The conversation on social media around the crowd booing of Sydney Swans player Adam Goodes throughout a game against the West Coast Eagles in Perth on Sunday is still going strong.
Some tweets described him as having an "attitude" and others were more racially explicit.
Fellow sportsmen also voiced their opinions with former Brisbane Roar goalkeeper Griffin McMaster tweeting a view Wednesday that while soon deleted prompted outrage from Indigenous and non-Indigenous communities.
Writer and Gamilaroi and Torres Strait Islander woman Nakkiah Lui responded: "Hey @griffinmcmaster I don't believe you personally told me that you're sorry".
Media personality Adam Spencer weighed into the furore: "Entirely hypothetically @griffinmcmaster precisely to where would you 'deport' an Indigenous Australian - you incalculable m****".

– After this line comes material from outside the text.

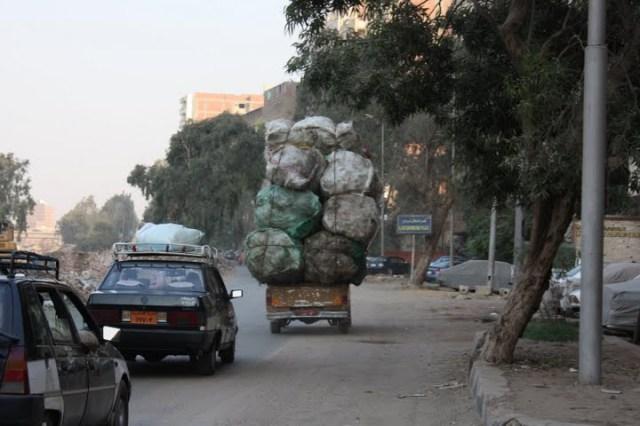 Caminhão a caminho de Sakara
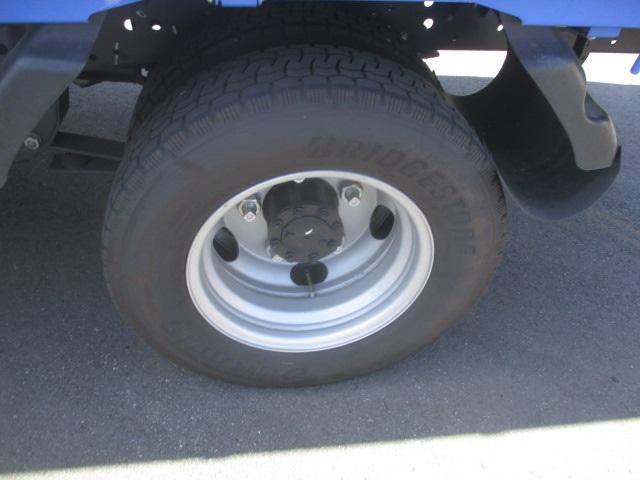 フルフラットロー 平ボディ・スムーサー・積載1.550kg・二重アオリ・アオリ穴3ヶ所・助手席側電格ミラー・キーレス・距離19.000km・取説・保証書・新普通免許対応車(7枚目)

The noise followed media brouhaha that erupted in May after the Andyamathanha and Narungga man celebrated a goal by performing an Indigenous war dance that some deemed threatening, leading him to wonder if the criticism was spurred from racial bias.
"If we're telling our people out there that you can't represent your culture or represent where you come from, in around specifically acknowledging Aboriginal and Torres Strait Islander people, what are we saying?" Mr Goodes told national media in May.
But those who were critical of Goodes in July were saying the booing Sunday was not motivated by racism.
Channel 9 presenter David Campbell agreed on Tuesday that racial prejudice underpinned the crowd attack.
Other supporters asked what propelled dislike towards Goodes if race was not the issue.
Gamilaroi man Luke Pearson, a social justice worker and founder of rotating Twitter account Indigenous X, said that Goodes' critics were fooling themselves.
"Some people seem to think that in order for it to be classed as racially motivated they would need to hate him 'just for being Aboriginal' and that any flimsy excuse automatically removes any racial element," Mr Pearson told NITV News.
"They either don't realise the blatant double standards at play, or they don't care.
"Too many white Australians want to be able to be racist without being called racist."
Wiradjuri woman, author and social commentator Anita Heiss believed the cricitism on social media was a reaction to Goodes' inner strength arising from a history of Indigenous disempowerment following European colonisation.
Goodes was named Australian of the Year in 2014 for his contribution to the Go Foundation, which aims to improve education of Indigenous Australian children, and his work to counter racism.